• Your goal: When you reach the line that contains "Messe des Artistes" in the data below, copy it and every line after it exactly, adding nothing.

━━━━━ Collected data

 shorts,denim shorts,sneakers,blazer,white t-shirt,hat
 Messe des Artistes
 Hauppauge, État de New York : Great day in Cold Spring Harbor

━━━━━━━━━━

• Task response:
 Messe des Artistes
 Hauppauge, État de New York : Great day in Cold Spring Harbor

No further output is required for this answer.